Lines of data:
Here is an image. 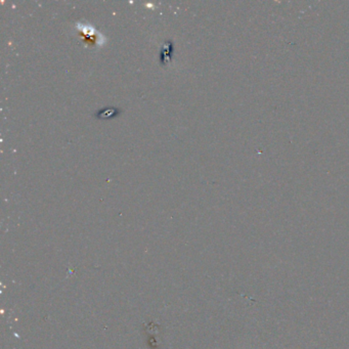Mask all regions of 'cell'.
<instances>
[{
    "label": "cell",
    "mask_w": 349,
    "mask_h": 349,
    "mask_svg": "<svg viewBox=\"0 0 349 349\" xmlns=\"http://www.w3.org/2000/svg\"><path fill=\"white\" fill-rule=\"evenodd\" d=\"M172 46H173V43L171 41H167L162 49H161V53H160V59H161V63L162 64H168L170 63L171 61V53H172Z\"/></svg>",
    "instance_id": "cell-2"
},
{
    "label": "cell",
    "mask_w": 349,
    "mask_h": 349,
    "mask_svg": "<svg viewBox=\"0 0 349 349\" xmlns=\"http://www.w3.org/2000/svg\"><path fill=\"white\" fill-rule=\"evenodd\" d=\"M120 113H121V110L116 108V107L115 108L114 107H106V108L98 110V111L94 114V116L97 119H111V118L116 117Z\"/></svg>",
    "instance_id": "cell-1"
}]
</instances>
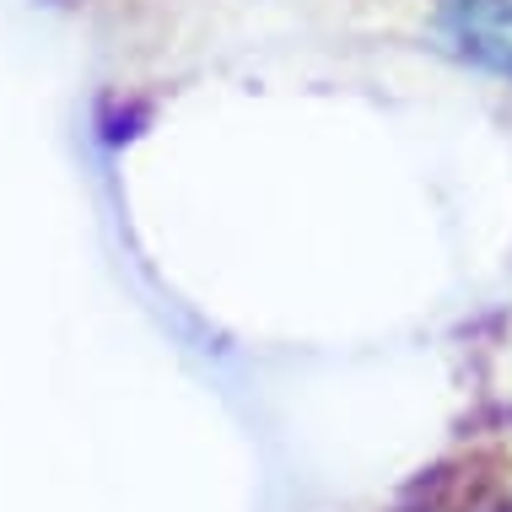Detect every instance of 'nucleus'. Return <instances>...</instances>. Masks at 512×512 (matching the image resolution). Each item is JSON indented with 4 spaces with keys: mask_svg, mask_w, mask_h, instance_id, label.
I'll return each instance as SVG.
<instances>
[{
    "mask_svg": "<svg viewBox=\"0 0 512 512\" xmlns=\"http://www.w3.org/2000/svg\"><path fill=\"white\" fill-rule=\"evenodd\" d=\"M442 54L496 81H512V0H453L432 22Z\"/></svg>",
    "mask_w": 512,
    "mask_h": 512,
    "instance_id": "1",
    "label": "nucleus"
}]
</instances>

==

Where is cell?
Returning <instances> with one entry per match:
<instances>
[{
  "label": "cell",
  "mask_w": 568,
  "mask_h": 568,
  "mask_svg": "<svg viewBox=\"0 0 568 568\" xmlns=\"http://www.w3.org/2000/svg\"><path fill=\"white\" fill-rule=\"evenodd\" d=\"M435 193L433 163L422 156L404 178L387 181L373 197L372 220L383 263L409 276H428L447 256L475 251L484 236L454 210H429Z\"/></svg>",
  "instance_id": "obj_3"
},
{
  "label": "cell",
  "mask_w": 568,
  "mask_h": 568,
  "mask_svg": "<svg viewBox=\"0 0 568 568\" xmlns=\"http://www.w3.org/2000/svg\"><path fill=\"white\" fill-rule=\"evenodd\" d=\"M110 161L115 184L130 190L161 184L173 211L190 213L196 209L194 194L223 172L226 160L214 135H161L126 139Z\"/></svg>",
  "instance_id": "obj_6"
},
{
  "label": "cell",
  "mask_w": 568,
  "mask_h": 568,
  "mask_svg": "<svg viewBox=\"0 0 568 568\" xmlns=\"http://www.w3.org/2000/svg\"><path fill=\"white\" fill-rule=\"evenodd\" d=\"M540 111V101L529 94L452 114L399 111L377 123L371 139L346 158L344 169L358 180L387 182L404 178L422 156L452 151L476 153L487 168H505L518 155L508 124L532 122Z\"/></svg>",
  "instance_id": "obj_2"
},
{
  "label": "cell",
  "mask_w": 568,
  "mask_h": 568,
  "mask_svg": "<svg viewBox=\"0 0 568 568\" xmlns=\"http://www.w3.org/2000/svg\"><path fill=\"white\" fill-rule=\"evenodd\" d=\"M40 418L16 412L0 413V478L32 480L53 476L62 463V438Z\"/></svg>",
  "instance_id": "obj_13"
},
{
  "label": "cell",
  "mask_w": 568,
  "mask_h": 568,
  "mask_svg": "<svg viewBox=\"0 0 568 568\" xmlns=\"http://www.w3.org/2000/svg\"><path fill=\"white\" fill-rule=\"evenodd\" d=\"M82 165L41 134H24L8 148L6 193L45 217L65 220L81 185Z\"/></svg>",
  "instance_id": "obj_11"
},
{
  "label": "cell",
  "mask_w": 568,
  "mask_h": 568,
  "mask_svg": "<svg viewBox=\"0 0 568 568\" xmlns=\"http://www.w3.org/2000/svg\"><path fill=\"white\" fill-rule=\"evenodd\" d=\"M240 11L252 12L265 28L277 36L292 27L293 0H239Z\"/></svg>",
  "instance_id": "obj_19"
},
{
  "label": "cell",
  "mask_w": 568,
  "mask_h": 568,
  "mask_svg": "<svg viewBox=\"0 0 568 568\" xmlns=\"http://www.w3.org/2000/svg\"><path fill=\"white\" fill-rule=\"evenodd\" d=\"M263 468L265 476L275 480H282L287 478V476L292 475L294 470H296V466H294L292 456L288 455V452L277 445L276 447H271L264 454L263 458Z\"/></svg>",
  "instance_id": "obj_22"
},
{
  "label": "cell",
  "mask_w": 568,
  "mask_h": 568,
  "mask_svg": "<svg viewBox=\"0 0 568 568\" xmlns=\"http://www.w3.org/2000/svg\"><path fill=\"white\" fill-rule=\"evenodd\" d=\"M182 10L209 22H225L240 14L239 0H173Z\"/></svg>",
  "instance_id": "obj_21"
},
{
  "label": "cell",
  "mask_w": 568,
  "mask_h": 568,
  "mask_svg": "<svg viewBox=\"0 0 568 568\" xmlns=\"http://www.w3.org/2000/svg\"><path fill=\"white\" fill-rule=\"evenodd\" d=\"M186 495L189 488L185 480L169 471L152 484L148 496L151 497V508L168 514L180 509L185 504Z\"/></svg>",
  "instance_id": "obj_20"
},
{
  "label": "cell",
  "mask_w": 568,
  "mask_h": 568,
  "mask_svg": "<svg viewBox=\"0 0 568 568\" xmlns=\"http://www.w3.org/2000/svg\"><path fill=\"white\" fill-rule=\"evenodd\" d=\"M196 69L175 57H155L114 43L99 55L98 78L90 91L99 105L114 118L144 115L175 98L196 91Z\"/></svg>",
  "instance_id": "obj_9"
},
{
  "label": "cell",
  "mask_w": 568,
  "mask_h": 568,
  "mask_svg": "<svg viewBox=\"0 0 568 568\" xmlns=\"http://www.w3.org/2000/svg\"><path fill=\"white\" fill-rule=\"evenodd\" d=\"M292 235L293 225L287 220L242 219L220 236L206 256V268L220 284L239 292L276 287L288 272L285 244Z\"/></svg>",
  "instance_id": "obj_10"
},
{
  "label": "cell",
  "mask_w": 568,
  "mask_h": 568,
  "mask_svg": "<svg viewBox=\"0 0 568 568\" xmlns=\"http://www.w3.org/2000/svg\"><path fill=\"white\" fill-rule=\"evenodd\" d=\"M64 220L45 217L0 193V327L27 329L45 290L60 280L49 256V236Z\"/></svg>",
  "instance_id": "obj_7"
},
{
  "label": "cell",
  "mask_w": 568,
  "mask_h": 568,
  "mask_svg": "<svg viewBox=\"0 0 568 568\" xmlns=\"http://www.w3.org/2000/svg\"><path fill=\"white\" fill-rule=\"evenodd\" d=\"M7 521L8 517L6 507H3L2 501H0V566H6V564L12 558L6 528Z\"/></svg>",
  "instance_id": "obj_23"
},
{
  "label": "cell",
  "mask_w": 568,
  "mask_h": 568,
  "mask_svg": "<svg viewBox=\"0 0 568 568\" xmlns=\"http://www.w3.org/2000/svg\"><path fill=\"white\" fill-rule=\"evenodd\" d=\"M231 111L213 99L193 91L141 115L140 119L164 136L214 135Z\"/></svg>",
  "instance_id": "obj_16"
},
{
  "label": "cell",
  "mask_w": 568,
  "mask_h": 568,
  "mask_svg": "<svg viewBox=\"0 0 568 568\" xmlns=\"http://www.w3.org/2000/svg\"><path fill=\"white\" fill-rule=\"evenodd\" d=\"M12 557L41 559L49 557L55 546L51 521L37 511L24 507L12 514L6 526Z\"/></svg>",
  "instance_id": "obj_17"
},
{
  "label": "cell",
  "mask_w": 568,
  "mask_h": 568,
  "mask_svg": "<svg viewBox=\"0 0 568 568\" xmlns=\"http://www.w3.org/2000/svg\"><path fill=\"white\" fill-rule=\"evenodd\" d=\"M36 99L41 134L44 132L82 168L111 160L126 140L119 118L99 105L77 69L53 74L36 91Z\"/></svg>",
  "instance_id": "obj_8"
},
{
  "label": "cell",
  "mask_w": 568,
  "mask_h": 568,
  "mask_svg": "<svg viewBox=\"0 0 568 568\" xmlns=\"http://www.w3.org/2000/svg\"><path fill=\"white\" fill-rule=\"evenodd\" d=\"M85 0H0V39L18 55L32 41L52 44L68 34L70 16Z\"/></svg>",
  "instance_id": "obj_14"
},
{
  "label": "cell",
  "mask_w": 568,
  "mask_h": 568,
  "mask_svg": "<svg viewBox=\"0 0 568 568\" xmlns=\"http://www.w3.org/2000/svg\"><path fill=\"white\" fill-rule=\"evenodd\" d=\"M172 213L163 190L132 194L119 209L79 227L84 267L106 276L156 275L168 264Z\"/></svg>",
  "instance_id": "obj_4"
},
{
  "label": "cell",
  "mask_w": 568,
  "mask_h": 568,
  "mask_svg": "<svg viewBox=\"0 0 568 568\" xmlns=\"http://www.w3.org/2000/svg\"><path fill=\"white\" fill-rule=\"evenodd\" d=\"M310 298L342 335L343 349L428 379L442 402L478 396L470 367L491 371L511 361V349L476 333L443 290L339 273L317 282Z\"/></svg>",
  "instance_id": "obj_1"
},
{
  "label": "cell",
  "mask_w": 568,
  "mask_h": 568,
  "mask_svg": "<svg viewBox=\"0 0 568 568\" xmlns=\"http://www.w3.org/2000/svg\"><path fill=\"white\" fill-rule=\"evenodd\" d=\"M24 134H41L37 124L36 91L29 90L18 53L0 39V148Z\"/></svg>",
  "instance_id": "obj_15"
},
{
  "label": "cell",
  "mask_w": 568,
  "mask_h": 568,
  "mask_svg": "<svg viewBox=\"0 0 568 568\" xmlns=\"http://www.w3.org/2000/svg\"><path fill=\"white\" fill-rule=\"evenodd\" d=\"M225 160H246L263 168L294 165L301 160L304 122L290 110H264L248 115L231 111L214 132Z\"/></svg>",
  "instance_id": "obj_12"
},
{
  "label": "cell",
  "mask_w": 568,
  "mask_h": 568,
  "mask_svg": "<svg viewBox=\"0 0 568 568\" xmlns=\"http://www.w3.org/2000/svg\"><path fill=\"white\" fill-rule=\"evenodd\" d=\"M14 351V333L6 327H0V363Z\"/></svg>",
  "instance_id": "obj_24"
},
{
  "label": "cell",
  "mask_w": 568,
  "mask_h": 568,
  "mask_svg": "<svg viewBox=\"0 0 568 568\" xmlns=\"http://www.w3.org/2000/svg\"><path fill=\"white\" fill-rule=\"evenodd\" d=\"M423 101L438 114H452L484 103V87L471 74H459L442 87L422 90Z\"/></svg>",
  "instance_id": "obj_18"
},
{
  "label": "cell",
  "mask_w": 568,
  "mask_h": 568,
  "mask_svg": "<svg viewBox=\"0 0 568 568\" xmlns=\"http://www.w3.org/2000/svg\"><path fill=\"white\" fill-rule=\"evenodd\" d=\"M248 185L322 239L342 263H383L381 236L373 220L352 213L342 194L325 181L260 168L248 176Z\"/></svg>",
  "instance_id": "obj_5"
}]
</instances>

WORK TO BE COMPLETED —
Copy out, character for character, the lines from the one holding "Where is cell?" through the one holding "193L433 163L422 156L404", including both of those lines.

RESPONSE —
Where is cell?
Returning <instances> with one entry per match:
<instances>
[{
  "label": "cell",
  "mask_w": 568,
  "mask_h": 568,
  "mask_svg": "<svg viewBox=\"0 0 568 568\" xmlns=\"http://www.w3.org/2000/svg\"><path fill=\"white\" fill-rule=\"evenodd\" d=\"M435 193L433 163L422 156L404 178L387 181L373 197L372 220L383 263L409 276H428L447 256L475 251L484 236L454 210H429Z\"/></svg>",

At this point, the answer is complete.